Reputation: 8005
I am using two different ways to implement the same type of model,
Method 1
loss_function = 'mean_squared_error'
optimizer = 'Adagrad'
batch_size = 256
nr_of_epochs = 80
model= Sequential()
model.add(Conv1D(60,32, strides=1, activation='relu',padding='causal',input_shape=(64,1)))
model.add(Conv1D(80,10, strides=1, activation='relu',padding='causal'))
model.add(Conv1D(100,5, strides=1, activation='relu',padding='causal'))
model.add(MaxPooling1D(2))
model.add(Dense(300,activation='relu'))
model.add(Flatten())
model.add(Dense(1,activation='relu'))
print(model.summary())
model.compile(loss=loss_function, optimizer=optimizer,metrics=['mse','mae'])
history=model.fit(X_train, Y_train, batch_size=batch_size, validation_data=(X_val,Y_val), shuffle=True, epochs=nr_of_epochs,verbose=2)
Method 2
inputs = Input(shape=(64,1))
outX = Conv1D(60, 32, strides=1, activation='relu',padding='causal')(inputs)
outX = Conv1D(80, 10, activation='relu',padding='causal')(outX)
outX = Conv1D(100, 5, activation='relu',padding='causal')(outX)
outX = MaxPooling1D(2)(outX)
outX = Dense(300, activation='relu')(outX)
outX = Flatten()(outX)
predictions = Dense(1,activation='linear')(outX)
model = Model(inputs=[inputs],outputs=predictions)
print(model.summary())
model.compile(loss=loss_function, optimizer=optimizer,metrics=['mse','mae'])
history=model.fit(X_train, Y_train, batch_size=batch_size, validation_data=(X_val,Y_val), shuffle=True,epochs=nr_of_epochs,verbose=2)
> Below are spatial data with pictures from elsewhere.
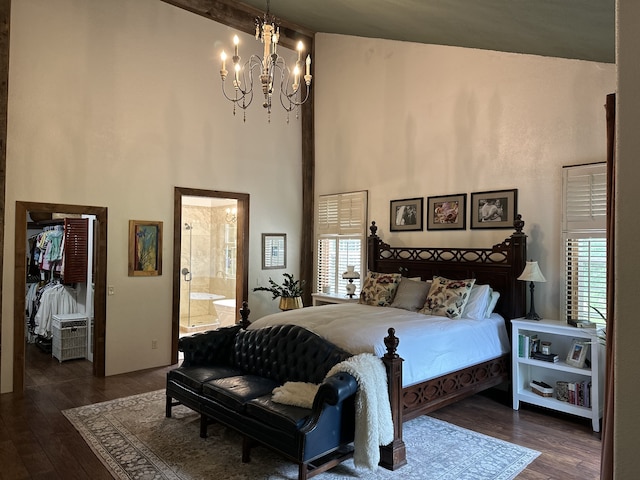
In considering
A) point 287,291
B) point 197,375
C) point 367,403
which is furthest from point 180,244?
point 367,403

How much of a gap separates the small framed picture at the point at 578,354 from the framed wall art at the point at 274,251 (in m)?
4.38

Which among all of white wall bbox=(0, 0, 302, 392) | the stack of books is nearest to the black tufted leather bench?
white wall bbox=(0, 0, 302, 392)

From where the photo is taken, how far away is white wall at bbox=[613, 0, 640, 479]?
89 centimetres

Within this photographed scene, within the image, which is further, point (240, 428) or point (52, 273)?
point (52, 273)

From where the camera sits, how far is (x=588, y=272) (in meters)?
4.42

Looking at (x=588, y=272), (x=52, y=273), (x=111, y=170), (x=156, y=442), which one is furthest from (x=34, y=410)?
(x=588, y=272)

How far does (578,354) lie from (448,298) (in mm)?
1271

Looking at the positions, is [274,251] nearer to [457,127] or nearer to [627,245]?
[457,127]

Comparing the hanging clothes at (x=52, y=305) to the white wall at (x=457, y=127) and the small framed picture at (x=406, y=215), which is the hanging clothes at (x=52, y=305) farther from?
the small framed picture at (x=406, y=215)

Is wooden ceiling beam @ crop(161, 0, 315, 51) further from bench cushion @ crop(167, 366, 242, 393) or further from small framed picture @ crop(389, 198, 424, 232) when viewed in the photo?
bench cushion @ crop(167, 366, 242, 393)

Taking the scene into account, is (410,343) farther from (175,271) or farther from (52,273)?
(52,273)

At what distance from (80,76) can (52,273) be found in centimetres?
334

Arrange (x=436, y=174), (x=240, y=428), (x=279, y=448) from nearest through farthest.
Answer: (x=279, y=448)
(x=240, y=428)
(x=436, y=174)

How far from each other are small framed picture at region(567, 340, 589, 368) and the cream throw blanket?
6.82 ft
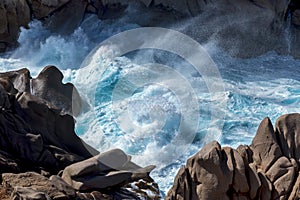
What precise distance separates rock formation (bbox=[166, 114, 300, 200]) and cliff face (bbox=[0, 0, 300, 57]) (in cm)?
1063

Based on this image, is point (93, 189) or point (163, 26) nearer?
point (93, 189)

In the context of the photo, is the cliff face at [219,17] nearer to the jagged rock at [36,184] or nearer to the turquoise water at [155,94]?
the turquoise water at [155,94]

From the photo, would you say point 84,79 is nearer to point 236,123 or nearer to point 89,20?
point 89,20

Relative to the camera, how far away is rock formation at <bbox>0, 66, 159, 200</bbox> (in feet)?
28.0

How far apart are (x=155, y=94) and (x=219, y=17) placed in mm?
4614

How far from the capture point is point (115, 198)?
9.24 m

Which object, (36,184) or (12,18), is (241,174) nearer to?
(36,184)

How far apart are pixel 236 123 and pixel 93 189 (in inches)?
224

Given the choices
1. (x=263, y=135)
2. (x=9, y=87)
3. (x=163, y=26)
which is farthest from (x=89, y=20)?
(x=263, y=135)

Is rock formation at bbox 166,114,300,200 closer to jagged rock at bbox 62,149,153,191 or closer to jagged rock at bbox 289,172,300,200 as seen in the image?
jagged rock at bbox 289,172,300,200

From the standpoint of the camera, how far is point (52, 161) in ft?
32.0

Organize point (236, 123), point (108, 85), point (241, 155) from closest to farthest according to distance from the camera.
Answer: point (241, 155)
point (236, 123)
point (108, 85)

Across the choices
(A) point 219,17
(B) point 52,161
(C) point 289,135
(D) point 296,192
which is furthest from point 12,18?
(D) point 296,192

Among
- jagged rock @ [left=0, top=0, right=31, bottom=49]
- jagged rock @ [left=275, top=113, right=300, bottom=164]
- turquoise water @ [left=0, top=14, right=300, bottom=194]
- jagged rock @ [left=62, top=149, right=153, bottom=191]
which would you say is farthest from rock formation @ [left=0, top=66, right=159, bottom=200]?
jagged rock @ [left=0, top=0, right=31, bottom=49]
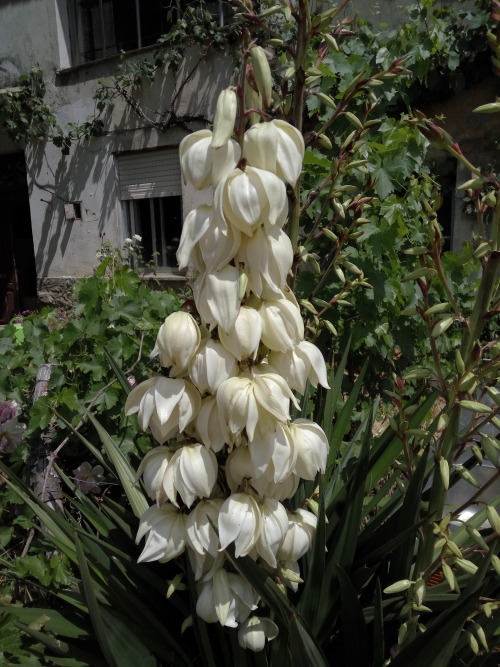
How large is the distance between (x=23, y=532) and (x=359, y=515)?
1.54 m

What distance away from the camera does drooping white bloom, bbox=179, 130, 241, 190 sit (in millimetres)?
837

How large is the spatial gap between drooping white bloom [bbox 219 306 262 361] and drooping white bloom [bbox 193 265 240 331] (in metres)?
0.01

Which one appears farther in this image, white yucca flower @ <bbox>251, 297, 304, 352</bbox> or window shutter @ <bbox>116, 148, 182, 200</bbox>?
window shutter @ <bbox>116, 148, 182, 200</bbox>

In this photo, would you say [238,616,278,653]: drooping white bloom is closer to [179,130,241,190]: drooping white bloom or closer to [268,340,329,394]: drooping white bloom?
[268,340,329,394]: drooping white bloom

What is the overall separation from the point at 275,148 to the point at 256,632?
759mm

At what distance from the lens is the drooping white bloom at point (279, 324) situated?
86 cm

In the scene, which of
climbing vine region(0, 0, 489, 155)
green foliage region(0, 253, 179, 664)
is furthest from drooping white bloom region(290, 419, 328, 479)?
climbing vine region(0, 0, 489, 155)

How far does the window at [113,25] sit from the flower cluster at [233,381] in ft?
20.4

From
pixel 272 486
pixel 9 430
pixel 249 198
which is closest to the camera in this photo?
pixel 249 198

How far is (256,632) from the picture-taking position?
0.93 m

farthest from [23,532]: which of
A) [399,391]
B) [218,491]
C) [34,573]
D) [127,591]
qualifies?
[399,391]

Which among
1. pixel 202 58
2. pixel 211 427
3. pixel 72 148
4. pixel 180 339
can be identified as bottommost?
pixel 211 427

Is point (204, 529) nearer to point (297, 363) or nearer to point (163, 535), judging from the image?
point (163, 535)

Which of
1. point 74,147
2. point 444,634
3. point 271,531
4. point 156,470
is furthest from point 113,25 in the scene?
point 444,634
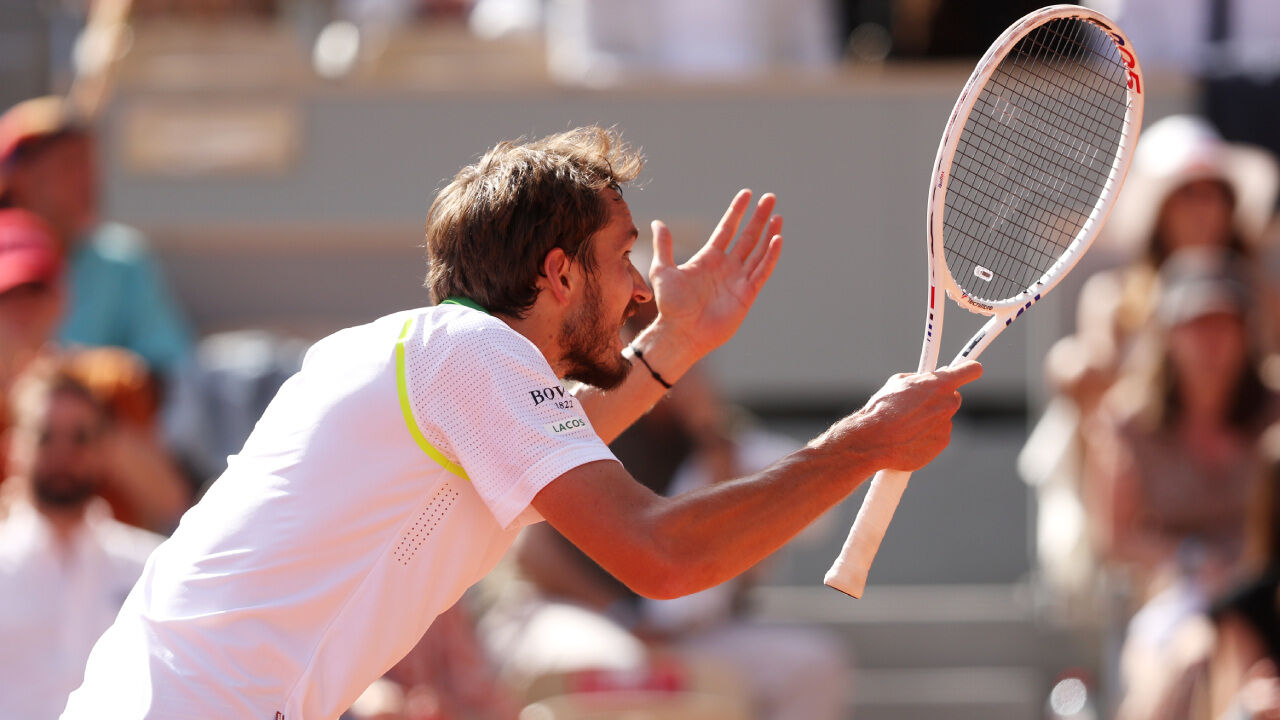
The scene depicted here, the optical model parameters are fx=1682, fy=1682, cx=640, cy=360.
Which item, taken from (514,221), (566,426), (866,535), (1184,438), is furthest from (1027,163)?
(1184,438)

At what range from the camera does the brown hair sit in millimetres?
2262

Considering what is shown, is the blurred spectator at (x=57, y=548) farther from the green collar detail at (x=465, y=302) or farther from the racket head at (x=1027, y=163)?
the green collar detail at (x=465, y=302)

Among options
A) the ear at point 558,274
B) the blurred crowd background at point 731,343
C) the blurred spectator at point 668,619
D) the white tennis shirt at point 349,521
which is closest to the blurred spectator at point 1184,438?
the blurred crowd background at point 731,343

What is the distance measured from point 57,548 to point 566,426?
271 cm

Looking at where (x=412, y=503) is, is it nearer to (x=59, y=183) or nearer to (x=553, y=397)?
(x=553, y=397)

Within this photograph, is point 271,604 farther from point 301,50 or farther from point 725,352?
point 301,50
The model architecture of both methods should be the same, please see the following images
Method 1
Method 2
Even their architecture are kind of the same, but the training process are very different when I feed them into exactly the same data set. In the first implementation, the loss function stop decreasing just after one epoch; while the second implementation has a reasonable training loss converging trend. Why it has such a larger difference?
Method 1
625s - loss: 0.0670 - mean_squared_error: 0.0670 - mean_absolute_error: 0.0647 - val_loss: 0.0653 - val_mean_squared_error: 0.0653 - val_mean_absolute_error: 0.0646
Epoch 2/120
624s - loss: 0.0647 - mean_squared_error: 0.0647 - mean_absolute_error: 0.0641 - val_loss: 0.0653 - val_mean_squared_error: 0.0653 - val_mean_absolute_error: 0.0646
Epoch 3/120
624s - loss: 0.0647 - mean_squared_error: 0.0647 - mean_absolute_error: 0.0641 - val_loss: 0.0653 - val_mean_squared_error: 0.0653 - val_mean_absolute_error: 0.0646
Epoch 4/120
625s - loss: 0.0647 - mean_squared_error: 0.0647 - mean_absolute_error: 0.0641 - val_loss: 0.0653 - val_mean_squared_error: 0.0653 - val_mean_absolute_error: 0.0646
Epoch 5/120
624s - loss: 0.0647 - mean_squared_error: 0.0647 - mean_absolute_error: 0.0641 - val_loss: 0.0653 - val_mean_squared_error: 0.0653 - val_mean_absolute_error: 0.0646
Epoch 6/120
622s - loss: 0.0647 - mean_squared_error: 0.0647 - mean_absolute_error: 0.0641 - val_loss: 0.0653 - val_mean_squared_error: 0.0653 - val_mean_absolute_error: 0.0646
Method 2
429s - loss: 0.0623 - mean_squared_error: 0.0623 - mean_absolute_error: 0.1013 - val_loss: 0.0505 - val_mean_squared_error: 0.0505 - val_mean_absolute_error: 0.1006
Epoch 2/80
429s - loss: 0.0507 - mean_squared_error: 0.0507 - mean_absolute_error: 0.0977 - val_loss: 0.0504 - val_mean_squared_error: 0.0504 - val_mean_absolute_error: 0.0988
Epoch 3/80
429s - loss: 0.0503 - mean_squared_error: 0.0503 - mean_absolute_error: 0.0964 - val_loss: 0.0498 - val_mean_squared_error: 0.0498 - val_mean_absolute_error: 0.0954
Epoch 4/80
428s - loss: 0.0501 - mean_squared_error: 0.0501 - mean_absolute_error: 0.0955 - val_loss: 0.0498 - val_mean_squared_error: 0.0498 - val_mean_absolute_error: 0.0962
Epoch 5/80
429s - loss: 0.0499 - mean_squared_error: 0.0499 - mean_absolute_error: 0.0951 - val_loss: 0.0501 - val_mean_squared_error: 0.0501 - val_mean_absolute_error: 0.0960
Epoch 6/80
430s - loss: 0.0498 - mean_squared_error: 0.0498 - mean_absolute_error: 0.0947 - val_loss: 0.0495 - val_mean_squared_error: 0.0495 - val_mean_absolute_error: 0.0941
Upvotes: 0
Views: 59
Reputation: 86600
The activation in the last layer is different: 'relu'
x 'linear'
.
This alone produces results that are very different. (The relu one will never produce negative results).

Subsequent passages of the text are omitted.